Pat Rogers, “Annus Mirabilis (1722): Satiric Strategies, Allusions, and Authorship”
A pamphlet entitled Annus Mirabilis (1722) predicts a forthcoming universal sex change. From 1732 it appeared in the Miscellanies of the Scriblerus group, whose members included Jonathan Swift, Alexander Pope, John Gay, and John Arbuthnot. However, it has never been edited, and the only substantial discussion by Yvonne Noble dates back to 2001. This article seeks to augment Noble’s contextualization of Annus Mirabilis within the events of 1722 and 1723, notably the arrest of Bishop Francis Atterbury and developments among composers and singers at the London opera house. Extensive links with other Scriblerian satires are located in terms of common targets, shared narrative features, and parallels among rhetorical strategies. Changes between the early English and Irish editions of 1722 to 1723 and all subsequent printings are described for the first time. Formerly included among the works of Swift, the pamphlet is now generally assigned to Pope and Arbuthnot; a close review of the evidence confirms this attribution, but fuller analysis suggests that Arbuthnot may have played the larger role.

Melvyn New, “Laurence Sterne and William Falconer: Soldiers and Sailors”
Laurence Sterne and William Falconer, writing in the 1760s, shared an enthusiasm for the decade’s colonial expansionism, but also expressed concern for the soldiers and sailors who enabled those successes.

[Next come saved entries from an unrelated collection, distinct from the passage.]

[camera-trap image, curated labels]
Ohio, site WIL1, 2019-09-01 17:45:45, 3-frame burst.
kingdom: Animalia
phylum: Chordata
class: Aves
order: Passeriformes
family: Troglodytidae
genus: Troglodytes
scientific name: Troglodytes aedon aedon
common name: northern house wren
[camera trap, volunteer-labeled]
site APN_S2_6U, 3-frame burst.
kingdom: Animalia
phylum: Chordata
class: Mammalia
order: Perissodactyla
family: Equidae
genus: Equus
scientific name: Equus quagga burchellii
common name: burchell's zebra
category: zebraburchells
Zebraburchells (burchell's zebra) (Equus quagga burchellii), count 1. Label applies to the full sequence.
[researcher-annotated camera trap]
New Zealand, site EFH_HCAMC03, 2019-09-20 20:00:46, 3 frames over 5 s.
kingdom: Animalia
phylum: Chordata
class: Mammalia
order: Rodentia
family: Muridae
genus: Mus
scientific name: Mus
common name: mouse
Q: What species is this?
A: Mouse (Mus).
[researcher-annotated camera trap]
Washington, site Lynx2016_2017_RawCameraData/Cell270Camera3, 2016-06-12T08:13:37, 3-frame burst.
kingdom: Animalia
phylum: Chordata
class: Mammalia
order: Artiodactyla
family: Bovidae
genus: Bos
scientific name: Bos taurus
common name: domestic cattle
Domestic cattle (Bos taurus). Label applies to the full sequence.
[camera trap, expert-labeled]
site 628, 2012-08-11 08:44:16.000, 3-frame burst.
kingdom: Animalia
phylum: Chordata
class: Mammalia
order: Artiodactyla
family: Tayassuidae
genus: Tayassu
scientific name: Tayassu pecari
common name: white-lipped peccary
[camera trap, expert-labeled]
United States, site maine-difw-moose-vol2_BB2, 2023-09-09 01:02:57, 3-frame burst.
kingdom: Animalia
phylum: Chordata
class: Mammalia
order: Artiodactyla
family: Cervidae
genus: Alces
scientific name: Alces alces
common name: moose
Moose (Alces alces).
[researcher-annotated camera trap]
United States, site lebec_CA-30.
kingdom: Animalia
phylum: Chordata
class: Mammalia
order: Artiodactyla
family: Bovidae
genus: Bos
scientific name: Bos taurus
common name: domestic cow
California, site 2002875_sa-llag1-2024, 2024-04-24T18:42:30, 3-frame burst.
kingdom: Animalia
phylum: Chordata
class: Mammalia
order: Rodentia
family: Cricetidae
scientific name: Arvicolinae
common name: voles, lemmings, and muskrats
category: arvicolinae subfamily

This ambivalence is apparent in Falconer’s The Shipwreck (1762), and in Sterne’s Uncle Toby. Both authors modified their pride in commercialism and militarism with significant counterarguments against the greediness of those in power and the exploitation of the poorest among them, those who manned the ships and conducted the sieges, both with a very high cost in fatalities. Both had connection to the East India Company, Sterne through  friendship with Commodore William James, Falconer as a successful writer celebrating the merchant and military navy. Still, in the last volume of Tristram Shandy (1767), Sterne includes a diatribe against warfare; two years later, Falconer embarked for a colonial position in India, only to be lost at sea.